Anyway, Aria says she doesn’t want to talk to Ezra about his “research” right now because she’s on a roll of being actively involved in this season’s mystery and he always ruins it.
On the way out the door to go to school, Hanna hears her mom and Veronica Hastings talking law things in the kitchen. For example, Alison has been offered a plea deal if she’ll say Hanna was her accomplice for Mona’s murder. Well, Ashley defends Hanna against that. And so Veronica tells her she’s been visiting Ali in jail. And Ashley defends Hanna against that too.
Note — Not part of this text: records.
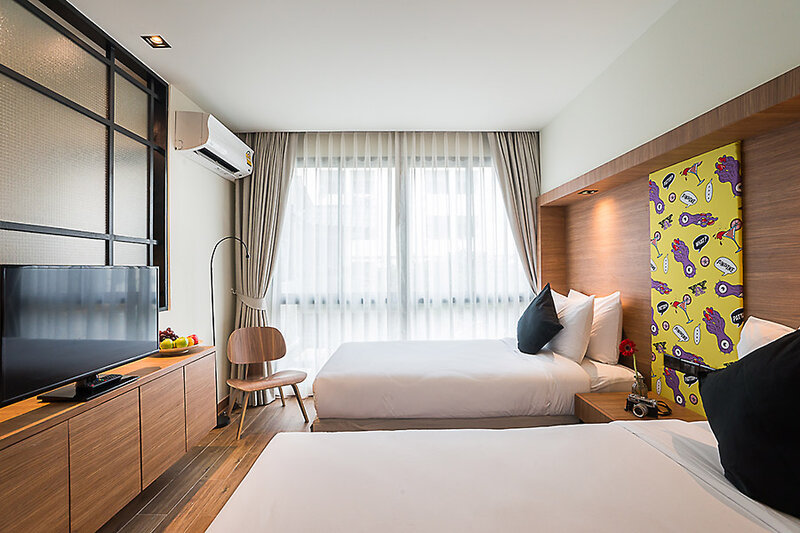 Sunshine Hip Hotel 8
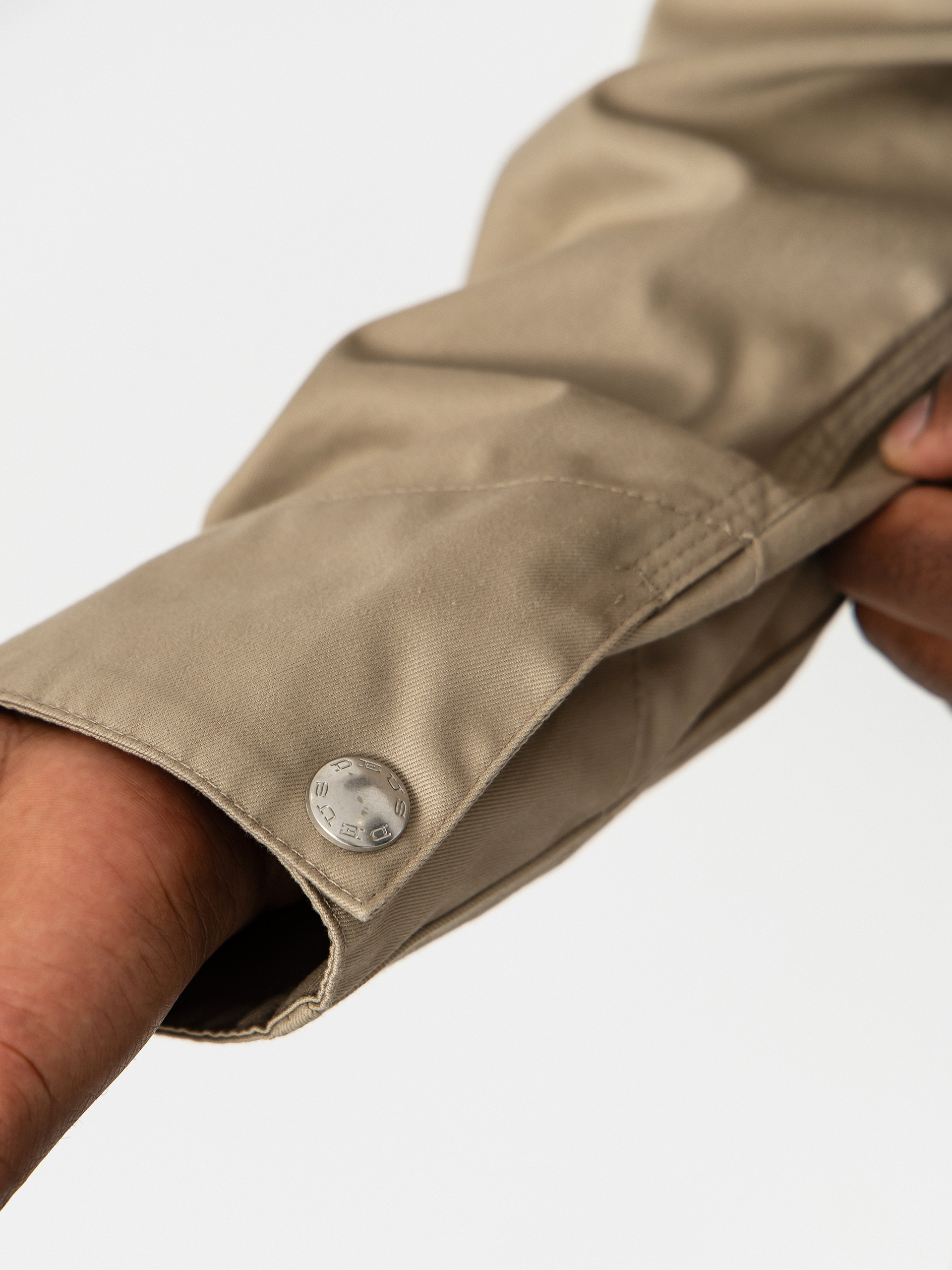 Яке Deus Ex Machina Service Work (khaki)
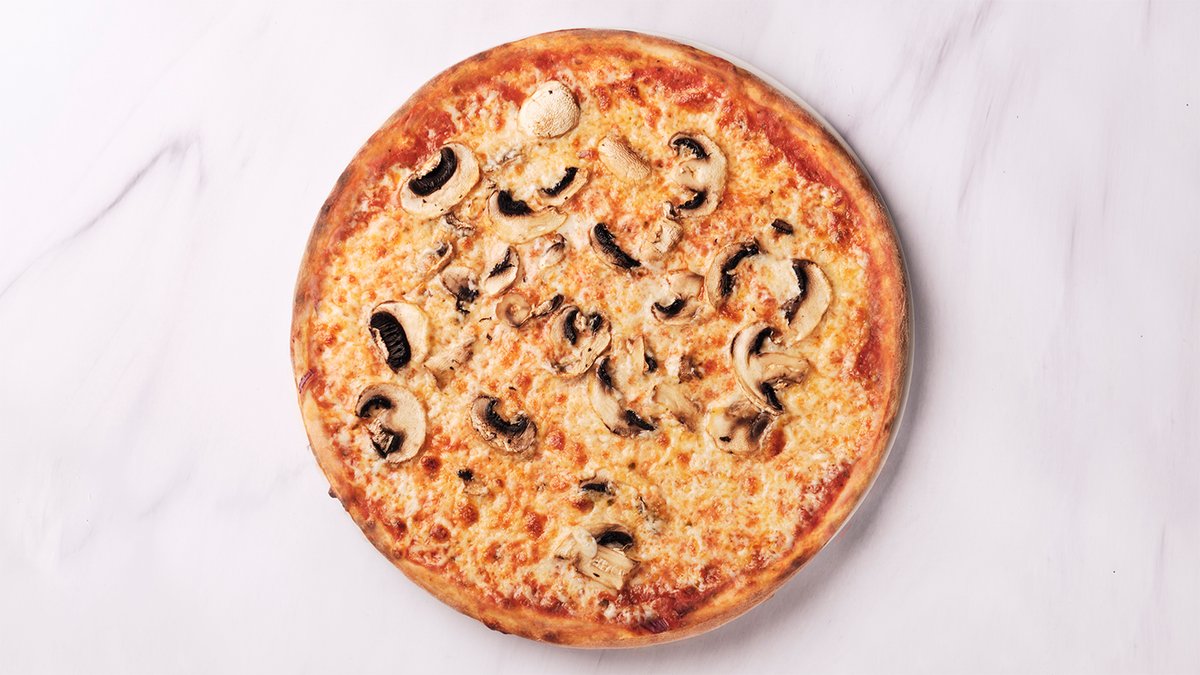 Vegansk Funghi
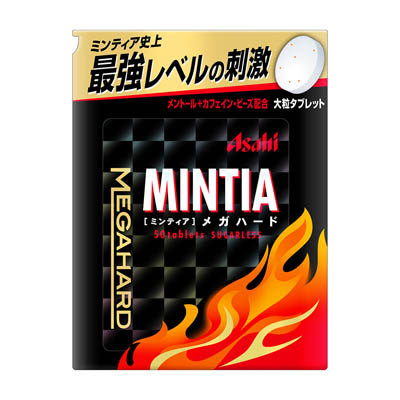アサヒミンティアメガハード50粒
And so Veronica says the thing about the storage locker in Hanna’s name with the barrel full of bodies inside. Hanna doesn’t hear if her mom defends her against that one; she grabs her backpack and skedaddles on out the door.
At school, Emily tries to reassure Hanna that Alison would never lie to the police and implicate Hanna and save her own ass. Man. Man. I would never date Emily. Like with Spencer, you know you’re getting paranoia, occasional delusions/drug-fueled daydreams, unquenchable competitiveness, and she’s always going to be correcting your grammar. With Aria, you know you’re getting someone who wears raptor fangs as earring and someone who can turn literally any conversation into a thing about her. But you know those things going in. Emily is such a pendulum of emotion! Everything’s so black and white! Everybody is Good Guys or Crackpots! One day she’s smooching you and defending you with her Nate-stabbin’ pocket knife, and the next day she’s dumping you or throwing your ass in jail, and the next day she’s back to assuming you couldn’t even tell a white lie! It’s a good thing she’s the prettiest person on earth.